The newly introduced Google Cloud Functions have a limited run-time of approximately 9 minutes (540 seconds). However, cloud functions are able to create a node.js read stream from cloud storage like so (@googlecloud/storage on npm)
var gcs = require('@google-cloud/storage')({
// You don't need extra authentication when running the function
// online in the same project
projectId: 'grape-spaceship-123',
keyFilename: '/path/to/keyfile.json'
});
// Reference an existing bucket.
var bucket = gcs.bucket('json-upload-bucket');
var remoteReadStream = bucket.file('superlarge.json').createReadStream();
Even though it is a remote stream, it is highly efficient. In tests I was able to parse jsons larger than 3 GB under 4 minutes, doing simple json transformations.
As we are working with node.js streams now, any JSONStream Library can efficiently transform the data on the fly (JSONStream on npm), dealing with the data asynchronously just like a large array with event streams (event-stream on npm).
es = require('event-stream')
remoteReadStream.pipe(JSONStream.parse('objects.*'))

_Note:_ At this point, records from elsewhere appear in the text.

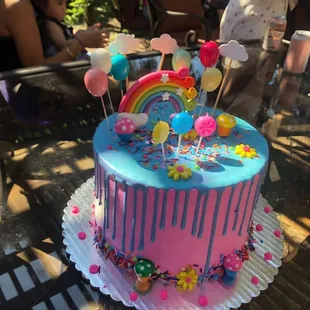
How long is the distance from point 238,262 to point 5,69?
1291mm

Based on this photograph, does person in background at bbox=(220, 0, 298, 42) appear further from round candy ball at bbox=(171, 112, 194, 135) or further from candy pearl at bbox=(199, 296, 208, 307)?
candy pearl at bbox=(199, 296, 208, 307)

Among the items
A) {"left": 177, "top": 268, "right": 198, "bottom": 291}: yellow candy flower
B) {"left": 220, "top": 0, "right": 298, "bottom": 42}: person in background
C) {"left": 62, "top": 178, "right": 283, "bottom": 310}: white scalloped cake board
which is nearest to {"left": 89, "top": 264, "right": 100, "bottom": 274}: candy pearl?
{"left": 62, "top": 178, "right": 283, "bottom": 310}: white scalloped cake board

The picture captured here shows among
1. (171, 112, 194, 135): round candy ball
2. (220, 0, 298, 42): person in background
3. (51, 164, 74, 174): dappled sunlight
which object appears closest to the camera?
(171, 112, 194, 135): round candy ball

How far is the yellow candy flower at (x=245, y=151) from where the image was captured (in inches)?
44.3

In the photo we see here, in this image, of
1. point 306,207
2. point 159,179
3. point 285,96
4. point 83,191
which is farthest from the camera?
point 285,96

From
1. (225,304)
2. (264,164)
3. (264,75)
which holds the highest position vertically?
(264,164)

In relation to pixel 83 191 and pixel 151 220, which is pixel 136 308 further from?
pixel 83 191

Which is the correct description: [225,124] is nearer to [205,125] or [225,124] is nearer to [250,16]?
[205,125]

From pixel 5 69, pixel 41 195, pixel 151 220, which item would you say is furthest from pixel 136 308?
pixel 5 69

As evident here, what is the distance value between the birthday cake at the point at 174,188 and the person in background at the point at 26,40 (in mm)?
728

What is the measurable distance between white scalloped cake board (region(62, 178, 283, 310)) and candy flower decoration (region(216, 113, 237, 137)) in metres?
0.36

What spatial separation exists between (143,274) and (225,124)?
46 centimetres

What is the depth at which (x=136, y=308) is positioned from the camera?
106cm

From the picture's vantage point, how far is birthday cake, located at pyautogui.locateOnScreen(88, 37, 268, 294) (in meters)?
Answer: 1.02
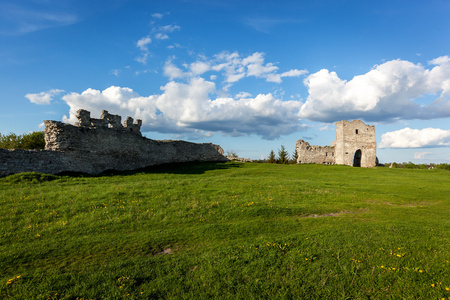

.pipe(es.map(function (data, callback(err, data)) {
console.error(data)
// Insert Data into Firebase.
callback(null, data) // ! Return data if you want to make further transformations.
}))
Return only null in the callback at the end of the pipe to prevent a memory leak blocking the whole function.
If you do heavier transformations that require a longer run time, either use a "job db" in firebase to track where you are at and only do i.e. 100.000 transformations and call the function again, or set up an additional function which listens on inserts into a "forimport db" that finally transforms the raw jsons object record into your target format and production system asynchronously. Splitting import and computation.
Additionally, you can run cloud functions code in a nodejs app engine. But not necessarily the other way around.